Thursday, December 18, 2014
When mobile network operator (MNO) Safaricom launched its M-Pesa mobile payments system in Kenya seven years ago, few business models were as ripe to explode. With extremely high mobile penetration rates, a high proportion of unbanked households, a regulatory system that allowed telecoms companies rather than banks to lead the way, and a migrant population suffering from expensive domestic remittances, it is little wonder that more than two-thirds of Kenyan adults use the service today.
In fact, M-Pesa has become the largest driver behind financial inclusion in Kenya. Today, 66.7% of the country’s residents have access to formal financial services, compared to just 41.3% in 2009. In addition, 43% of Kenya’s GDP passes through M-Pesa.
But the service, which has also been quite successful in Tanzania, is not just the continental leader in mobile payments.

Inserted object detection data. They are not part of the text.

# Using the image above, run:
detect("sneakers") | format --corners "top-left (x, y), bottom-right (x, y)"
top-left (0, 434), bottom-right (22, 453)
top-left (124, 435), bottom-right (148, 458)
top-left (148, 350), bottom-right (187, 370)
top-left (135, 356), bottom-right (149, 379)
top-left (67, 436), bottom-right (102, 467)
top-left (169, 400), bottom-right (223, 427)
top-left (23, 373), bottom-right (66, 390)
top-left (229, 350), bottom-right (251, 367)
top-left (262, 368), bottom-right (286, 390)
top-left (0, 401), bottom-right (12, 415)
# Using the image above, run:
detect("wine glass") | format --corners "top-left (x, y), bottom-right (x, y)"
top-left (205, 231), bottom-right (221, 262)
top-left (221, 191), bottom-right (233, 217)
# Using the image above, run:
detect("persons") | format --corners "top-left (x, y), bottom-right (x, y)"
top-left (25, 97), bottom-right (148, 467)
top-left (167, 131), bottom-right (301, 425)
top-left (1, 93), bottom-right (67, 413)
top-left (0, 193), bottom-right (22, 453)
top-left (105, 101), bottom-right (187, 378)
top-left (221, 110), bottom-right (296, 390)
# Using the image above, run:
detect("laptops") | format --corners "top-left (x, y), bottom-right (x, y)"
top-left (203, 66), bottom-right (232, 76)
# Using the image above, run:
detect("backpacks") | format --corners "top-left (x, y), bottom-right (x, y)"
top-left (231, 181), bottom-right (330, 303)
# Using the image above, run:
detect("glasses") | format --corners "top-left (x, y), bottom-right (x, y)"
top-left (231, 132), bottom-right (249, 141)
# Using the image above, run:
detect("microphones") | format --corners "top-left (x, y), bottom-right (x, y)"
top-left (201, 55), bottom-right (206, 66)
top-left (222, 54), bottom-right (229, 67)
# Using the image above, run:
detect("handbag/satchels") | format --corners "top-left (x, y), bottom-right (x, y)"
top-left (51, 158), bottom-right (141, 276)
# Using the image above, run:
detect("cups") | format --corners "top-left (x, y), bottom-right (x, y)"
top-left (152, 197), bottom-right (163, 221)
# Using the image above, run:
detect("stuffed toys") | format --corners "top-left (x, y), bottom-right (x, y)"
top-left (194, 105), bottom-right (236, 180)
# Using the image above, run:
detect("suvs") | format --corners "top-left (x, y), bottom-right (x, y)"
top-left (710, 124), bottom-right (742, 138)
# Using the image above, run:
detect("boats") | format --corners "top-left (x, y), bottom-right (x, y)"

It can additionally boast of operations in non-African countries where its parent company, Vodafone, operates, including Afghanistan, India, and even EU-member Romania.
Yet, it is important to note that mobile money, through which customers can transfer cash between each other, pay for goods and services without the need for cash, open digital savings accounts, and increasingly, obtain credit, has had mixed adoption rates on the continent.